━━━━━ MATERIAL FOR THIS TASK ━━━━━
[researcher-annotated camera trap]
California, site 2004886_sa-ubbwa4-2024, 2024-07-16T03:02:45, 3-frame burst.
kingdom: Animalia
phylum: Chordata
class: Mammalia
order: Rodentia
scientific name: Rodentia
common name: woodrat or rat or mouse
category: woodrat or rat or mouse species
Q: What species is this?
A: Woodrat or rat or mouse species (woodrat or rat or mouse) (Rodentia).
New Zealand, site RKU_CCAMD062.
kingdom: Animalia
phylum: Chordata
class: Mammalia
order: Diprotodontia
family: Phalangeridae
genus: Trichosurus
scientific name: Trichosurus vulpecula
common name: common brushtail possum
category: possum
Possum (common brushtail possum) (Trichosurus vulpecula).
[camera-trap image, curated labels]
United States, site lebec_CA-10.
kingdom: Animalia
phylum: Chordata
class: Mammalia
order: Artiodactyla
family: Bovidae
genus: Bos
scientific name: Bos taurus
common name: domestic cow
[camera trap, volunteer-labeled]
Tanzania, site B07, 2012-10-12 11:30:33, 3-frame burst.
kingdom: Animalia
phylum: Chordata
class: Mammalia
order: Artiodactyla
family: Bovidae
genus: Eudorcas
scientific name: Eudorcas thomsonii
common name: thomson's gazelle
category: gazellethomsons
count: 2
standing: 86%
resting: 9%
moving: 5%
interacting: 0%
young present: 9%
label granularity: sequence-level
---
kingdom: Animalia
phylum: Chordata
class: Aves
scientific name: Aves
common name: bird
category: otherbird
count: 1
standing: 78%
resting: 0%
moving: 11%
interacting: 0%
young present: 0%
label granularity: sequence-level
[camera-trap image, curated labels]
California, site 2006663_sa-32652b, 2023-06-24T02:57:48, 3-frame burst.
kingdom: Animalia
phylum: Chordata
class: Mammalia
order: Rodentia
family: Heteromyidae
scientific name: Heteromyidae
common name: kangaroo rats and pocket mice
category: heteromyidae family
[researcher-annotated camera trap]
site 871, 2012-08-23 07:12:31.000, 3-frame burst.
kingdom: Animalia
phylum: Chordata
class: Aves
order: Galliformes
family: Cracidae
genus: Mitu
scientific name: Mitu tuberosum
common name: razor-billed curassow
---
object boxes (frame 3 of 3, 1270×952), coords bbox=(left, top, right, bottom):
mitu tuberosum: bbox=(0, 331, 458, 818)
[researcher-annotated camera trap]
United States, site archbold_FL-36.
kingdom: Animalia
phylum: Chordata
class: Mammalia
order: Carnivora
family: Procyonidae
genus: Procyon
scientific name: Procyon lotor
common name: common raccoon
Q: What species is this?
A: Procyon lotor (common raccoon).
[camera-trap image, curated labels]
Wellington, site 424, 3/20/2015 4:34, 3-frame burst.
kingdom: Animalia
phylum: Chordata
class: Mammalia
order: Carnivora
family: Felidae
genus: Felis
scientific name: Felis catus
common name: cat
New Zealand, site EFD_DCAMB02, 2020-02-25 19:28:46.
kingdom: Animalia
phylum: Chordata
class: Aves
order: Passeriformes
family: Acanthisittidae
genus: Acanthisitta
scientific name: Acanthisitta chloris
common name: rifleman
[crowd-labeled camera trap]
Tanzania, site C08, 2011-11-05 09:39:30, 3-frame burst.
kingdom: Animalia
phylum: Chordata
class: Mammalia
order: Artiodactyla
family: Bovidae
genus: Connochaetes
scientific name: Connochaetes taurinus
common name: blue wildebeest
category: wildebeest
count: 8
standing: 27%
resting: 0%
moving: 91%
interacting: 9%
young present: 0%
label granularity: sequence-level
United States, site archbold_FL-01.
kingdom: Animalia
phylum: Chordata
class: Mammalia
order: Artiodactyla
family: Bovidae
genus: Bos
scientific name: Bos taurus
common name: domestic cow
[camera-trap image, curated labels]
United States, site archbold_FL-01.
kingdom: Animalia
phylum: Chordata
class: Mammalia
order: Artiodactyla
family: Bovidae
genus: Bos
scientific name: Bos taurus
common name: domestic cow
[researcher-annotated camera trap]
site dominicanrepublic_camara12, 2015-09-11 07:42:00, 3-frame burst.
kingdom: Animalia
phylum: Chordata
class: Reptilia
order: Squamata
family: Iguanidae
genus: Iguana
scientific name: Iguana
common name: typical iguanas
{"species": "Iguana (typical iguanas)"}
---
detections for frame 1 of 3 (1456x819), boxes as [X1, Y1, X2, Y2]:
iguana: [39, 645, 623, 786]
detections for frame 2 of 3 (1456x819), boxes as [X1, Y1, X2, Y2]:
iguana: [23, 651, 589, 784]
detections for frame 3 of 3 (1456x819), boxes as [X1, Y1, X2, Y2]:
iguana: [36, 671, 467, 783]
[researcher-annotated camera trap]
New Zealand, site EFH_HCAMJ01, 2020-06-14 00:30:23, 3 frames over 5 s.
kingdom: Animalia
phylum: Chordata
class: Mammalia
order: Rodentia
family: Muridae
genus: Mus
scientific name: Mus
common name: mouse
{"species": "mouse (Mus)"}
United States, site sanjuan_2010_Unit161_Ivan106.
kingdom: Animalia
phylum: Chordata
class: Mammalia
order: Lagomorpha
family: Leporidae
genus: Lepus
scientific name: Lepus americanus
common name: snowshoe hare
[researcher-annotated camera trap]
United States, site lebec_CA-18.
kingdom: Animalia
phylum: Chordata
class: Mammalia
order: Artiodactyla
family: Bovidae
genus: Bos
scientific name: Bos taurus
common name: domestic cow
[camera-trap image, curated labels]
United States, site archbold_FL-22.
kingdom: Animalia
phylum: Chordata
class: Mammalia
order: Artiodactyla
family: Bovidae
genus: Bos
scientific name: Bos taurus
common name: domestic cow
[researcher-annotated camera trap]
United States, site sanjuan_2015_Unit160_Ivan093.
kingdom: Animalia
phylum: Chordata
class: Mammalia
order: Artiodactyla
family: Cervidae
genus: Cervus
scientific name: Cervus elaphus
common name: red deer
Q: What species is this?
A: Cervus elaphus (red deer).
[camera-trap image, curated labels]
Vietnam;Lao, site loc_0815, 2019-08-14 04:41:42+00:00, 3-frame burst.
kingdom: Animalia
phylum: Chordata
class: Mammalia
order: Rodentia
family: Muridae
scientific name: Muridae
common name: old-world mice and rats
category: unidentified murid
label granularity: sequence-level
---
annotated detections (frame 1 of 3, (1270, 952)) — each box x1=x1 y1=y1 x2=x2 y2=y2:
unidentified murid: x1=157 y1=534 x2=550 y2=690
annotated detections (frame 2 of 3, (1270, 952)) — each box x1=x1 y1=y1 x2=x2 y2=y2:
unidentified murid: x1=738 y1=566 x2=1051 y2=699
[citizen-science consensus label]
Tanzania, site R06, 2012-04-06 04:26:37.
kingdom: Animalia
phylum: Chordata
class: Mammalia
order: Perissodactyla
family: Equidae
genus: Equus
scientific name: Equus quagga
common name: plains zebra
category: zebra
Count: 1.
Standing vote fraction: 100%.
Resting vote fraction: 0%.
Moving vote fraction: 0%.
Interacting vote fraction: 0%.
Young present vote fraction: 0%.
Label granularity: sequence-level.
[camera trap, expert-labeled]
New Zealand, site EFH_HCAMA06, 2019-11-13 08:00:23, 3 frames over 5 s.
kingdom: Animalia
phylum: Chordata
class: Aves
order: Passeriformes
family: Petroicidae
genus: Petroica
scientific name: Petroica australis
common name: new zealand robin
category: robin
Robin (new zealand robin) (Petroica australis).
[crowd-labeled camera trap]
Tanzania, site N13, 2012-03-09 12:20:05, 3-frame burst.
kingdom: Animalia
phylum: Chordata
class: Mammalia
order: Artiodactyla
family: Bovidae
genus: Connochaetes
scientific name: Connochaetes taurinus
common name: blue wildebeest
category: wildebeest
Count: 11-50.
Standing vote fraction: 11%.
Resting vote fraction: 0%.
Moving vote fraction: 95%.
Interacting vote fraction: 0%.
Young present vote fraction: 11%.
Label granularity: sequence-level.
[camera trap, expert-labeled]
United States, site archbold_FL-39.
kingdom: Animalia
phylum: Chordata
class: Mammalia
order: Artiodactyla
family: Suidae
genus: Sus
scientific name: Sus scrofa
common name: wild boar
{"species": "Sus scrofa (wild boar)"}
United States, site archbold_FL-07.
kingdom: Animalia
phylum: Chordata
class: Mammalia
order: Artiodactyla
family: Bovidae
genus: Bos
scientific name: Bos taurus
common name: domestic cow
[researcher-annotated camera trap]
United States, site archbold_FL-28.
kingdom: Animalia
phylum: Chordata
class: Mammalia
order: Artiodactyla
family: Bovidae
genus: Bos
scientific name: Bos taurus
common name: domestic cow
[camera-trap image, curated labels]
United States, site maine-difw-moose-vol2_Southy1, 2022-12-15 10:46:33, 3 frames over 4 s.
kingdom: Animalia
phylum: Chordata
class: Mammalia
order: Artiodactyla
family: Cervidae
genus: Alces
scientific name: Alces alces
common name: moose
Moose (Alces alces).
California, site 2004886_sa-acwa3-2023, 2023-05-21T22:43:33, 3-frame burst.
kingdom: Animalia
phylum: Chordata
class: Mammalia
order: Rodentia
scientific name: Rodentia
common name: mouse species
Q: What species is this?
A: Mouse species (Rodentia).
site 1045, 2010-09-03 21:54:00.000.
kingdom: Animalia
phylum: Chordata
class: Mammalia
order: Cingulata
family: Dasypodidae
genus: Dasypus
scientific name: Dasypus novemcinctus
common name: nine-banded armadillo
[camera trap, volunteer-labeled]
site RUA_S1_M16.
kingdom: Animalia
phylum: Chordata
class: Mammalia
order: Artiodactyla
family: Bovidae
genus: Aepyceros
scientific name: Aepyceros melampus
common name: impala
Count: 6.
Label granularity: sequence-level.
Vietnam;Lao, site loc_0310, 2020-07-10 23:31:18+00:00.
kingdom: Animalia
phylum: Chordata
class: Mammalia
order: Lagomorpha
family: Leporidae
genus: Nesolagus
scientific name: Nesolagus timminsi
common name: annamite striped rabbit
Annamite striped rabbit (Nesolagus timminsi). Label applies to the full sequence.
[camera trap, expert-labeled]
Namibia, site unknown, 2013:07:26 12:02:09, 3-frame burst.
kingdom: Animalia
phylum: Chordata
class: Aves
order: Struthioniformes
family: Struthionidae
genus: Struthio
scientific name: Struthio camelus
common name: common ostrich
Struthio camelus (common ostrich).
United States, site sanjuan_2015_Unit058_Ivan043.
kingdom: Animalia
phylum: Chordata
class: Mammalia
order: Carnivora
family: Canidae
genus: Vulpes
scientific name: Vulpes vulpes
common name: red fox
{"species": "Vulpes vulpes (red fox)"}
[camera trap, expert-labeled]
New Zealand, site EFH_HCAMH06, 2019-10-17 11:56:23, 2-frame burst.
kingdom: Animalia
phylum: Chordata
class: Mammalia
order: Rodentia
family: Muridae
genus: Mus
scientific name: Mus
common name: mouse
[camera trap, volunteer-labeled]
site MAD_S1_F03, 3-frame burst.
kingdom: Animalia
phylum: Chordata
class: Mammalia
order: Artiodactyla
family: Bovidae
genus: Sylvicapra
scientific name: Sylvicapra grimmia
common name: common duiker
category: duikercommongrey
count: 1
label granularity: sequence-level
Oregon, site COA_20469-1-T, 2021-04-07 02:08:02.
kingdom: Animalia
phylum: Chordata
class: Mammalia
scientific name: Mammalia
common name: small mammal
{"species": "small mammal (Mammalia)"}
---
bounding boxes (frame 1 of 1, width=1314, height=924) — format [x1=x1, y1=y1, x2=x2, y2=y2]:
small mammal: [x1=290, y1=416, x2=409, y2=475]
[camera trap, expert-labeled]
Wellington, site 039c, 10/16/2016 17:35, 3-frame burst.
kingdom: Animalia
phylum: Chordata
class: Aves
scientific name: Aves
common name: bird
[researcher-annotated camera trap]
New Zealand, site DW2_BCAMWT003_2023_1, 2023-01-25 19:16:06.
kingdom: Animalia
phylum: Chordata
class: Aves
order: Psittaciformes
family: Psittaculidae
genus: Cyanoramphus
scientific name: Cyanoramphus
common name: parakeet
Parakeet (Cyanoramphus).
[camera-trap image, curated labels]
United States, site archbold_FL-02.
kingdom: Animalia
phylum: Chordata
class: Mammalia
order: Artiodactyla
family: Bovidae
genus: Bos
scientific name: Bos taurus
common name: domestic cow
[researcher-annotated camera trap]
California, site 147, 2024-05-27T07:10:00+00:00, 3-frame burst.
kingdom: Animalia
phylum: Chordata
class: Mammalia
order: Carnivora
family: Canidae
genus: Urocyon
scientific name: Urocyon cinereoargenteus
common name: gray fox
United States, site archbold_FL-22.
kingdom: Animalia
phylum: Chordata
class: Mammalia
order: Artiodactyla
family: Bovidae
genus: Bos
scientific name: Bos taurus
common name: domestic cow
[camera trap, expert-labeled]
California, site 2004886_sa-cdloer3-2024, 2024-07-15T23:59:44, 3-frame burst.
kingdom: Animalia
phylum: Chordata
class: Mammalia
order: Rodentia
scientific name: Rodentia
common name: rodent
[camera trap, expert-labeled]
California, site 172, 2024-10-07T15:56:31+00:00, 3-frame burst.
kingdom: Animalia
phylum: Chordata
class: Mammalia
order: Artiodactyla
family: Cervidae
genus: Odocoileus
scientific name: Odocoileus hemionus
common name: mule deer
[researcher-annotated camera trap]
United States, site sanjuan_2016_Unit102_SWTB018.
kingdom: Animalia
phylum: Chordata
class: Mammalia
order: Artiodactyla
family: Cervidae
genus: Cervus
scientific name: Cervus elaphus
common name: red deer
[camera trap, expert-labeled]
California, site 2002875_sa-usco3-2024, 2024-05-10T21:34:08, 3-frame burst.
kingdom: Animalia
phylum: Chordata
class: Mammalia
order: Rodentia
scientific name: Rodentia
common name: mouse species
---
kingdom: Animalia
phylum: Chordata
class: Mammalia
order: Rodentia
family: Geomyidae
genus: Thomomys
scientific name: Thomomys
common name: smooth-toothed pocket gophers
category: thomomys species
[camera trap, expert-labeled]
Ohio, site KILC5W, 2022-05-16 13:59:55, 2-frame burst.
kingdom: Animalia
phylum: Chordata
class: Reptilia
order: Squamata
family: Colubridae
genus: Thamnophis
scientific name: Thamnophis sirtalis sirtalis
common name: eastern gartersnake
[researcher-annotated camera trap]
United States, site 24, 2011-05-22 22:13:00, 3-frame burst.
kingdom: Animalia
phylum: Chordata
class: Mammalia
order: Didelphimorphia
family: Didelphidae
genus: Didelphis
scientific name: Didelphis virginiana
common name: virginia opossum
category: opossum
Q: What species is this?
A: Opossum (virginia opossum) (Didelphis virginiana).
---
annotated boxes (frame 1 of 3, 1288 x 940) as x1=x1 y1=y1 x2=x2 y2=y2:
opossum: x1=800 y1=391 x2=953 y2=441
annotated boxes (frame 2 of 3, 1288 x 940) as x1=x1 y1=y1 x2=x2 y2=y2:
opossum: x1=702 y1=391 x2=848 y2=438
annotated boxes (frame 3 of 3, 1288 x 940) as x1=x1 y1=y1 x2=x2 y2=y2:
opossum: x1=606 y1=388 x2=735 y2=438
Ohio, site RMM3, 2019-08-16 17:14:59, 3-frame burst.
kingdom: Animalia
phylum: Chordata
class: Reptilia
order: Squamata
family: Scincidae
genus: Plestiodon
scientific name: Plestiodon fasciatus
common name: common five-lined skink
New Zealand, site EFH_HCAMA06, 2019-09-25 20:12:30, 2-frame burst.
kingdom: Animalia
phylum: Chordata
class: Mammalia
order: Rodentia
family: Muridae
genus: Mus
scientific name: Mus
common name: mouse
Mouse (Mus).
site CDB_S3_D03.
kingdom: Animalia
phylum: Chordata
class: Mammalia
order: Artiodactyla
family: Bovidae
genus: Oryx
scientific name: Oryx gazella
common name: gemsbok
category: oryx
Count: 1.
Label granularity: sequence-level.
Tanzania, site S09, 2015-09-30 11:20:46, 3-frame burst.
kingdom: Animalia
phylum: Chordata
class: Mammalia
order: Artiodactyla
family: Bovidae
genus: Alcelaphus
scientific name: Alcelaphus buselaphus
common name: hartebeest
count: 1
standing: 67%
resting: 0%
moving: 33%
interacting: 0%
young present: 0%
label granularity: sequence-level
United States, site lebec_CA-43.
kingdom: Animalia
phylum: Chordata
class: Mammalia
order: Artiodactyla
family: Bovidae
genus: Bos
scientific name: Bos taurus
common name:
━━━━━
Reading through the material above, work out how many lines include "deer", then state that number alone.

4